ÉNONCÉ DE TÂCHE — Recopiez mot pour mot l'intégralité du texte sur le sabotage du Rainbow Warrior.

TEXTE FOURNI —
Les préparatifs de l’opération commencèrent plusieurs mois avant le sabotage. En mai 1985, une première équipe de reconnaissance arriva en Nouvelle-Zélande pour collecter des informations sur le navire et son équipage. Cette équipe, composée de divers agents utilisant des pseudonymes et de fausses identités, se fit passer pour des touristes ordinaires pour éviter d’éveiller les soupçons.

La seconde équipe, comprenant les plongeurs, arriva en juillet 1985 avec les explosifs. Les agents principaux étaient Dominique Prieur et Alain Mafart, qui posaient comme un couple sous le faux nom de Turenge. Ils étaient responsables de la logistique et de l’exécution du plan. Les plongeurs spécialisés, Jean-Luc Kister et Gérard Andries, arrivèrent par la suite pour effectuer le sabotage proprement dit. Ils apportèrent les explosifs via un yacht nommé Ouvéa, qui était piloté par d’autres agents de la DGSE​.

Le Rainbow Warrior au port de Schéveningue - Pays Bas
Le Rainbow Warrior au port de Schéveningue – Pays Bas

Le sabotage

Le 10 juillet 1985, les plongeurs de la DGSE placèrent deux charges explosives sur la coque du Rainbow Warrior, amarré au port d’Auckland. À 23h38, la première explosion endommagea gravement le navire. Quelques minutes plus tard, une seconde explosion provoqua son naufrage. Fernando Pereira, photographe de Greenpeace, se trouvait à bord et mourut noyé en tentant de récupérer son équipement photographique.

DONNÉES EXTRAITES —
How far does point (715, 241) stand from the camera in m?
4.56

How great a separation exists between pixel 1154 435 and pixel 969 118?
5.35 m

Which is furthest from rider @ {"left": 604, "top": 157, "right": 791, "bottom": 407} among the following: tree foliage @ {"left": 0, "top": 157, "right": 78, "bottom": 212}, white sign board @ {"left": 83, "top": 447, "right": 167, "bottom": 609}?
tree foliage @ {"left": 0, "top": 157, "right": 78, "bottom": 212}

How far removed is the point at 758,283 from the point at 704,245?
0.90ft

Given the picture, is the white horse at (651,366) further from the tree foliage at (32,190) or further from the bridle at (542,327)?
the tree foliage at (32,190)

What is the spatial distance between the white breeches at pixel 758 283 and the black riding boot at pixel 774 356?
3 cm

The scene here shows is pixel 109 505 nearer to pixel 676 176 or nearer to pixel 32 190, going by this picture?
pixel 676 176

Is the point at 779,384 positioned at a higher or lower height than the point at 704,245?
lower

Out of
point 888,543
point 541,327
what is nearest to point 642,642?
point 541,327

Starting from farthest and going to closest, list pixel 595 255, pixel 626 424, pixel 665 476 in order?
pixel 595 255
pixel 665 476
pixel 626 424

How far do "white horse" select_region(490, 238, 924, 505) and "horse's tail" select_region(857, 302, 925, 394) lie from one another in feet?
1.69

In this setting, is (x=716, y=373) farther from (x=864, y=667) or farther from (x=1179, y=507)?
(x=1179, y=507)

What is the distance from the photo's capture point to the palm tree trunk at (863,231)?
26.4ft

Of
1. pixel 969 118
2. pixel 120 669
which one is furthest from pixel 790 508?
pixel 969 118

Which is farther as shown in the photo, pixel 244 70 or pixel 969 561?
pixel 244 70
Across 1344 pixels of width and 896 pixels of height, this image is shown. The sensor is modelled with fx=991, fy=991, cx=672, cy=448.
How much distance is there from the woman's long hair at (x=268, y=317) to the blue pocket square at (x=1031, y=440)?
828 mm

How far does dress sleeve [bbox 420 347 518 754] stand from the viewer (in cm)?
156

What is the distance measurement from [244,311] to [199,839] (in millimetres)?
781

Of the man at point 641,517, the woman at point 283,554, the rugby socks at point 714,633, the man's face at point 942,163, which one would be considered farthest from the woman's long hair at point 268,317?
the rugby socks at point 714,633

SOLUTION —
Les préparatifs de l’opération commencèrent plusieurs mois avant le sabotage. En mai 1985, une première équipe de reconnaissance arriva en Nouvelle-Zélande pour collecter des informations sur le navire et son équipage. Cette équipe, composée de divers agents utilisant des pseudonymes et de fausses identités, se fit passer pour des touristes ordinaires pour éviter d’éveiller les soupçons.

La seconde équipe, comprenant les plongeurs, arriva en juillet 1985 avec les explosifs. Les agents principaux étaient Dominique Prieur et Alain Mafart, qui posaient comme un couple sous le faux nom de Turenge. Ils étaient responsables de la logistique et de l’exécution du plan. Les plongeurs spécialisés, Jean-Luc Kister et Gérard Andries, arrivèrent par la suite pour effectuer le sabotage proprement dit. Ils apportèrent les explosifs via un yacht nommé Ouvéa, qui était piloté par d’autres agents de la DGSE​.

Le Rainbow Warrior au port de Schéveningue - Pays Bas
Le Rainbow Warrior au port de Schéveningue – Pays Bas

Le sabotage

Le 10 juillet 1985, les plongeurs de la DGSE placèrent deux charges explosives sur la coque du Rainbow Warrior, amarré au port d’Auckland. À 23h38, la première explosion endommagea gravement le navire. Quelques minutes plus tard, une seconde explosion provoqua son naufrage. Fernando Pereira, photographe de Greenpeace, se trouvait à bord et mourut noyé en tentant de récupérer son équipement photographique.